Reproduce the listing below word for word, omitting the pictures.

Data rows:
====

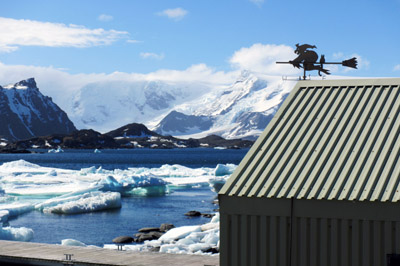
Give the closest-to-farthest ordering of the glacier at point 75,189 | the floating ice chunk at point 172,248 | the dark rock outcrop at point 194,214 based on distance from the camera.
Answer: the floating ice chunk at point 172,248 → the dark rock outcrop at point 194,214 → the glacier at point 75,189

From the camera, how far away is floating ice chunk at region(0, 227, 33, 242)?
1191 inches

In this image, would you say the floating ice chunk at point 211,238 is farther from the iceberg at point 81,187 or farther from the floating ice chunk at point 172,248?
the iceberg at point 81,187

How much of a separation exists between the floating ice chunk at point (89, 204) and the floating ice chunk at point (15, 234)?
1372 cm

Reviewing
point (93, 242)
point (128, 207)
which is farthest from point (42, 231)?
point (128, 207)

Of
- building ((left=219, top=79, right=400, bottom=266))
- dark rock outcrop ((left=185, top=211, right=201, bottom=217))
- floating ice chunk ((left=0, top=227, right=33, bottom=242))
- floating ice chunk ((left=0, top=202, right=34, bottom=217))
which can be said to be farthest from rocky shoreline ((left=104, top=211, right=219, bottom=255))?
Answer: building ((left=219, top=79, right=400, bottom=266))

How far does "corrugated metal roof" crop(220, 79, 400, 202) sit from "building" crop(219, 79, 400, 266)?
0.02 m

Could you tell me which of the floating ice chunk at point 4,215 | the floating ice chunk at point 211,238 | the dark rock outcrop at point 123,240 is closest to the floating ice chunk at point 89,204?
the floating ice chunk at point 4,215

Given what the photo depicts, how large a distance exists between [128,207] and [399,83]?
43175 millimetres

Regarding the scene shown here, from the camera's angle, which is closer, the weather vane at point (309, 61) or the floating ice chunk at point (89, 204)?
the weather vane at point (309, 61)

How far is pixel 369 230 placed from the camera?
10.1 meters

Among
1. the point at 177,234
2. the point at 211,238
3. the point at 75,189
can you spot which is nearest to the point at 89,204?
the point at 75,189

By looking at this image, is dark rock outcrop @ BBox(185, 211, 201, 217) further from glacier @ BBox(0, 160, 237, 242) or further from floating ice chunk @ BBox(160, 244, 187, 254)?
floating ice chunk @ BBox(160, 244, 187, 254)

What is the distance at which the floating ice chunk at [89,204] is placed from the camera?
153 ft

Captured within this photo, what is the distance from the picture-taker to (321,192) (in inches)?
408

====

Result for this exercise:
Give the closest-to-farthest ordering of the glacier at point 75,189 | the floating ice chunk at point 172,248 | the dark rock outcrop at point 194,214 based on distance from the camera.
Answer: the floating ice chunk at point 172,248 → the dark rock outcrop at point 194,214 → the glacier at point 75,189

From the camera, how far away is floating ice chunk at region(0, 227, 33, 242)?
1191 inches

In this image, would you say the floating ice chunk at point 211,238 is farther from the iceberg at point 81,187 or farther from the floating ice chunk at point 172,248?
the iceberg at point 81,187

How much of a separation exists between the floating ice chunk at point (89, 204) and the floating ice chunk at point (15, 234)?
1372 cm

Reviewing
point (93, 242)
point (128, 207)
which is farthest from point (42, 231)?
point (128, 207)

Of
- building ((left=219, top=79, right=400, bottom=266))
- dark rock outcrop ((left=185, top=211, right=201, bottom=217))
- floating ice chunk ((left=0, top=227, right=33, bottom=242))
- floating ice chunk ((left=0, top=202, right=34, bottom=217))
which can be said to be farthest from rocky shoreline ((left=104, top=211, right=219, bottom=255))?
Answer: building ((left=219, top=79, right=400, bottom=266))

How far does "corrugated metal roof" crop(220, 79, 400, 202) sit from "building" crop(219, 79, 400, 266)?
0.02 m

Could you tell me which of the floating ice chunk at point 4,215 | the floating ice chunk at point 211,238 | the dark rock outcrop at point 123,240 is closest to the floating ice chunk at point 89,204?
the floating ice chunk at point 4,215

Given what the photo depicts, how large a distance exists between [128,207] and [399,83]?
43175 millimetres

Regarding the scene shown here, from the camera's angle, which is closer, the weather vane at point (309, 61) or the floating ice chunk at point (89, 204)?
the weather vane at point (309, 61)

How far is pixel 369 230 placed from the camera?
10.1 meters

Among
1. the point at 177,234
2. the point at 211,238
3. the point at 75,189
can you spot which is nearest to the point at 89,204?
the point at 75,189

By looking at this image, is dark rock outcrop @ BBox(185, 211, 201, 217) further from glacier @ BBox(0, 160, 237, 242) or further from floating ice chunk @ BBox(160, 244, 187, 254)?
floating ice chunk @ BBox(160, 244, 187, 254)

What is the distance at which the floating ice chunk at [89,204] is placed from the camera?
153 ft

Captured within this photo, what is the distance from the picture-taker to (321,192) (in inches)?
408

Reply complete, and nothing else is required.